Sea of Thieves hits Steam, and its top-sellers list

Sea of Thieves is having a modestly successful jump to Steam, two years after its original launch

Rare’s take on pirate games, Sea of Thieves, is now available on Steam. The game’s been available since its launch in 2018 on PC via the Windows Store, but now you can enjoy piracy on a platform that’s less prone to nightmarish breakdowns. The launch hasn’t been a record-breaker in the early goings, but it seems there’s a solid base of players waiting to try out Sea of Thieves.

Sea of Thieves is currently at the top of the ‘top selling’ list on Steam – most new releases of any notability get there – and has a slowly rising concurrent player count, currently peaked at 10,867, as SteamDB shows. That compares favorably to other Xbox-branded multiplayer games on Steam, like Gears 5 – which hit an all-time player peak of 10,196 players at launch.

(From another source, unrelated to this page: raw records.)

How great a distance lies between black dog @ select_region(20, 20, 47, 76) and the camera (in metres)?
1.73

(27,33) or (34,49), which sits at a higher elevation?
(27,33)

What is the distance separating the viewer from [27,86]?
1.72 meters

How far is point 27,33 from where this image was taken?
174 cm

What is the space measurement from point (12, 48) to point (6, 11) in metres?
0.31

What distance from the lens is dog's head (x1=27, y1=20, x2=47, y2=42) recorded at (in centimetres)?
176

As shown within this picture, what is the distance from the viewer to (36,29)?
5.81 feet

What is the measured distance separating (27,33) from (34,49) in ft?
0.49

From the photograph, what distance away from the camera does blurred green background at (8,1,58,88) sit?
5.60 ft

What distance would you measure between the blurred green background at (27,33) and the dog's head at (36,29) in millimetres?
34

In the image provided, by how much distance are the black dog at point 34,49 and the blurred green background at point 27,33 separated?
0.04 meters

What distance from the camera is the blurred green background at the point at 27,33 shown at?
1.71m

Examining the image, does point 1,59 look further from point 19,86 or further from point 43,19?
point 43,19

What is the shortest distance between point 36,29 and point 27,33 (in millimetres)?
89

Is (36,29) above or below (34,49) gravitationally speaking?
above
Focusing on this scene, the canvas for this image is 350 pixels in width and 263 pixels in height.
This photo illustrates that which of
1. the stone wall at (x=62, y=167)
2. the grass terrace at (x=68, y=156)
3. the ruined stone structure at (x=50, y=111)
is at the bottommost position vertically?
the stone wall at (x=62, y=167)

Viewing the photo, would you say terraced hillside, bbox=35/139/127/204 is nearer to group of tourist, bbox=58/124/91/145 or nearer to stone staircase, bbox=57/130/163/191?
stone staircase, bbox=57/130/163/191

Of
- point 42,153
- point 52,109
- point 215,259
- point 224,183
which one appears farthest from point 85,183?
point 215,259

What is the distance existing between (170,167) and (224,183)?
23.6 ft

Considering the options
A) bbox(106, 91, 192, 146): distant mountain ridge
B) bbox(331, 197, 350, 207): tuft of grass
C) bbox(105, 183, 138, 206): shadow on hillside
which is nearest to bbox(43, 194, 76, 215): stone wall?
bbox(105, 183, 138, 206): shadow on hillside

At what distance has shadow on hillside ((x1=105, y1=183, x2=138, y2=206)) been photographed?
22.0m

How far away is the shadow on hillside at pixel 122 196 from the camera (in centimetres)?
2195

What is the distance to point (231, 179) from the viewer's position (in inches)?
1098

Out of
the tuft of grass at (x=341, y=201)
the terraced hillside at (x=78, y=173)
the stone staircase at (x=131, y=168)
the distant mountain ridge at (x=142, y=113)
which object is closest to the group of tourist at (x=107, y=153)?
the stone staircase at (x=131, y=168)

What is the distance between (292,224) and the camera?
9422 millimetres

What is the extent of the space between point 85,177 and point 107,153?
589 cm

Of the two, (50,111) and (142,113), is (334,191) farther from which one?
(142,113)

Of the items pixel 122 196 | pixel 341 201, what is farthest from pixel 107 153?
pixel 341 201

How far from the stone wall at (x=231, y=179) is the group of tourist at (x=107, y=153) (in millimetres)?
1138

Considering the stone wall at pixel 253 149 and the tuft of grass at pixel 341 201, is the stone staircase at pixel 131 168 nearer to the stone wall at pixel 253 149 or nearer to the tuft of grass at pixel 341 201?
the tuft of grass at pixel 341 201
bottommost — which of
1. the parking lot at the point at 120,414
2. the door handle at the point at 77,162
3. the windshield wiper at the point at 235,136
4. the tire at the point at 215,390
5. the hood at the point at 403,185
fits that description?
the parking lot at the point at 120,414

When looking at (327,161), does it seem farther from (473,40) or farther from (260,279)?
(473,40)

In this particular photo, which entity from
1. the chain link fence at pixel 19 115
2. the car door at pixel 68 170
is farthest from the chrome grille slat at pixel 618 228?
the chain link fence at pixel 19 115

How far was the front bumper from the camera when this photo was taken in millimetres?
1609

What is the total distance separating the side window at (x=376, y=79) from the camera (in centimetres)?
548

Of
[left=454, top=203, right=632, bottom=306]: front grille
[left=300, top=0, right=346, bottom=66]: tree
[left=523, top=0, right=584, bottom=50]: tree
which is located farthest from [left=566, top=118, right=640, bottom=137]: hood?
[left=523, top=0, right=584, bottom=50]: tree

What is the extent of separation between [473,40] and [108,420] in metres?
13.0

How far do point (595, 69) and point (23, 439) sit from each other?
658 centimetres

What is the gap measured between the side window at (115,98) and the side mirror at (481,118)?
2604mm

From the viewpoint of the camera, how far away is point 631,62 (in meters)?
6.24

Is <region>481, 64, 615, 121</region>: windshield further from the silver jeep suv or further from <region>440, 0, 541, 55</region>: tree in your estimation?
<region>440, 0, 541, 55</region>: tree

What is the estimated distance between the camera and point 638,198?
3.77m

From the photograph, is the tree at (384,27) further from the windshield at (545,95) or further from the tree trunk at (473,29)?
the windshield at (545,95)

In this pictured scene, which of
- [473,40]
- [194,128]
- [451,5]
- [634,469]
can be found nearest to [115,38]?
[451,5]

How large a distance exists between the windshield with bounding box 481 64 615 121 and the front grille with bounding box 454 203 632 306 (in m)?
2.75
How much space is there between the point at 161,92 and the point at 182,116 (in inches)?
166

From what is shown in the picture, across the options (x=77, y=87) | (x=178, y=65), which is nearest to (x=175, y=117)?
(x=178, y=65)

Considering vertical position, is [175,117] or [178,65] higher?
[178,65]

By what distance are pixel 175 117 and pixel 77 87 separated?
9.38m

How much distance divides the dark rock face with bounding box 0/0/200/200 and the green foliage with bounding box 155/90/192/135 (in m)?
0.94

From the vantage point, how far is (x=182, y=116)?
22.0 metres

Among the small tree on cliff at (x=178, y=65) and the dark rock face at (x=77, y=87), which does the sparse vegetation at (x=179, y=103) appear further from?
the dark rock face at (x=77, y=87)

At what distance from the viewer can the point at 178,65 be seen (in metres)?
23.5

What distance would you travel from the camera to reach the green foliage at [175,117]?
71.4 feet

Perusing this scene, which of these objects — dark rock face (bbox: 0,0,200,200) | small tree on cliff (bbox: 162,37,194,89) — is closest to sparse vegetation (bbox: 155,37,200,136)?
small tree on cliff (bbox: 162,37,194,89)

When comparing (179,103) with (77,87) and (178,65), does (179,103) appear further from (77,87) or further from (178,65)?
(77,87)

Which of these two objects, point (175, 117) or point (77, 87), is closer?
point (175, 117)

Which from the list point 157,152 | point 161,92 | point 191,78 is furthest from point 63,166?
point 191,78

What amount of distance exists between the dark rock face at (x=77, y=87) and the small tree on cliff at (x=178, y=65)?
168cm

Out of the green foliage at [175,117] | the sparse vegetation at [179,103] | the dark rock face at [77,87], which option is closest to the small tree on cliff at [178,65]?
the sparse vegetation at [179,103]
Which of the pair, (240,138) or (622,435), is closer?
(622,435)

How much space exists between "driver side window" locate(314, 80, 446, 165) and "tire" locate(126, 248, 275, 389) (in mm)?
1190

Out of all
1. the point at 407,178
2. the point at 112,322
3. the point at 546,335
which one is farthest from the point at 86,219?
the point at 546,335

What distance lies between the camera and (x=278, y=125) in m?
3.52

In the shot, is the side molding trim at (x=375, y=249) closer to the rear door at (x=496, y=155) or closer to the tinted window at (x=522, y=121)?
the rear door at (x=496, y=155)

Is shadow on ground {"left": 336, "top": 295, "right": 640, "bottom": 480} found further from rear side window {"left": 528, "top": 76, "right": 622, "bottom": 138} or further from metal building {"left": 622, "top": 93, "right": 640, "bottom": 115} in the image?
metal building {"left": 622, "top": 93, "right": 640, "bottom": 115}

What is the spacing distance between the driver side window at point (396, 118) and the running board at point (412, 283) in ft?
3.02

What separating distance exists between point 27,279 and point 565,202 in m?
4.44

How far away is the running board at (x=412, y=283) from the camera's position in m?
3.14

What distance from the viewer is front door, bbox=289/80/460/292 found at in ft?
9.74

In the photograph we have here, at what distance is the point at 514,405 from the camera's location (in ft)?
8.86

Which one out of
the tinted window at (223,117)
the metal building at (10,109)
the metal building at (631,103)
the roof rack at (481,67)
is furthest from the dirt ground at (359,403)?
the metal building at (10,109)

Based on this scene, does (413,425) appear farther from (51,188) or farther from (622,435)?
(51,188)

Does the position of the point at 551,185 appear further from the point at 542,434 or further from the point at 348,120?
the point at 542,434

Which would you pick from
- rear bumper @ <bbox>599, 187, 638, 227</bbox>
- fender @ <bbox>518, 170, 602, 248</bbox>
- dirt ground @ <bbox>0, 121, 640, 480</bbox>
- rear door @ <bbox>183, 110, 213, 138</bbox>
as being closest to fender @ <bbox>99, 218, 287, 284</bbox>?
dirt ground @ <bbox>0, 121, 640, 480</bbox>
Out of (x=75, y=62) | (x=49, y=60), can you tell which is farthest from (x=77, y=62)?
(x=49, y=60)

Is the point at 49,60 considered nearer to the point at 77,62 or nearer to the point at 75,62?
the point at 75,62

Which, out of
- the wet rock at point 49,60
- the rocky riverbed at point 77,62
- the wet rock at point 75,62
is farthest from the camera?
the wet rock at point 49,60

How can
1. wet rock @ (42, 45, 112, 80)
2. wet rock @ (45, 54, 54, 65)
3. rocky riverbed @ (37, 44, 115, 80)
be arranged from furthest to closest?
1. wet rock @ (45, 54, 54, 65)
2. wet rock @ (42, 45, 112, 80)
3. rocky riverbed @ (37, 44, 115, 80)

The difference is that Gears 5 launched on day one alongside its other versions – Sea of Thieves hits Steam over two years after its other counterparts. (Though given the player counts the Halo re-releases have drawn in, maybe people just want old games more.) Sea of Thieves still uses Xbox Live for account services, even through Steam, so you get full cross-play with users on both Xbox One and the Windows Store.

Microsoft’s never provided concurrent player count details similar to those we get from Steam, but we know the Sea of Thieves has logged over 10 million players in total since launch, so the Steam counts are not nearly the full number of players at any given time.

Microsoft’s gaming division has become increasingly open to launching first-party titles on Valve’s platform – recent releases from Gears 5 and Halo: The Master Chief Collection to Ori and the Will of the Wisps have hit Steam alongside their Windows Store counterparts.